> PROMPT: Extract every line from the records below that contains the word "during".

> INFORMATION GIVEN:
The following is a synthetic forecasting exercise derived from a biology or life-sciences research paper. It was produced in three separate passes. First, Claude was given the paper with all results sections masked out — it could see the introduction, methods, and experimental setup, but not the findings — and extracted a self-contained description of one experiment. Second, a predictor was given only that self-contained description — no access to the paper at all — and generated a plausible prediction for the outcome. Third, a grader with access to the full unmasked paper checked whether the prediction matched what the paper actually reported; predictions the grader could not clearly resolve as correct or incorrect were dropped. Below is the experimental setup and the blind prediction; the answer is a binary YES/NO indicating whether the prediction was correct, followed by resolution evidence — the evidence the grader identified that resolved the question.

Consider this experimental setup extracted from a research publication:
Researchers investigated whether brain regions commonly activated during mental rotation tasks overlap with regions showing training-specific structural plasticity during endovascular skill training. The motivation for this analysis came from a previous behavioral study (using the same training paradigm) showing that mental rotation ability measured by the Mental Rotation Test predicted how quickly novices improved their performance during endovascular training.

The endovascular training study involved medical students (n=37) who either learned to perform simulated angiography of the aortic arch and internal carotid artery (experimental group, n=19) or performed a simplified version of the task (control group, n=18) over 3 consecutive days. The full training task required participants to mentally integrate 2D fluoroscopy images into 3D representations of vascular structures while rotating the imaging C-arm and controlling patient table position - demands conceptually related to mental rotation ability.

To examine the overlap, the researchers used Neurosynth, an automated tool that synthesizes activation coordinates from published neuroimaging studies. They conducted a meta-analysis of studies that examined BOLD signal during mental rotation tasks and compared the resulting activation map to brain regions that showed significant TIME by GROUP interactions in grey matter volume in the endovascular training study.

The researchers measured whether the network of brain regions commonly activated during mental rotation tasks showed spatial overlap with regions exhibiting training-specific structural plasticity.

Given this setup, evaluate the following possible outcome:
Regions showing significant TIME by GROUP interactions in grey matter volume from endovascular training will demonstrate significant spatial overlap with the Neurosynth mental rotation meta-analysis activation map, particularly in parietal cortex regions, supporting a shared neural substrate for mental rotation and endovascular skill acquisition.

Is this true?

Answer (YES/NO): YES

> EXERCISE SOLUTION:
Researchers investigated whether brain regions commonly activated during mental rotation tasks overlap with regions showing training-specific structural plasticity during endovascular skill training. The motivation for this analysis came from a previous behavioral study (using the same training paradigm) showing that mental rotation ability measured by the Mental Rotation Test predicted how quickly novices improved their performance during endovascular training.
To examine the overlap, the researchers used Neurosynth, an automated tool that synthesizes activation coordinates from published neuroimaging studies. They conducted a meta-analysis of studies that examined BOLD signal during mental rotation tasks and compared the resulting activation map to brain regions that showed significant TIME by GROUP interactions in grey matter volume in the endovascular training study.
The researchers measured whether the network of brain regions commonly activated during mental rotation tasks showed spatial overlap with regions exhibiting training-specific structural plasticity.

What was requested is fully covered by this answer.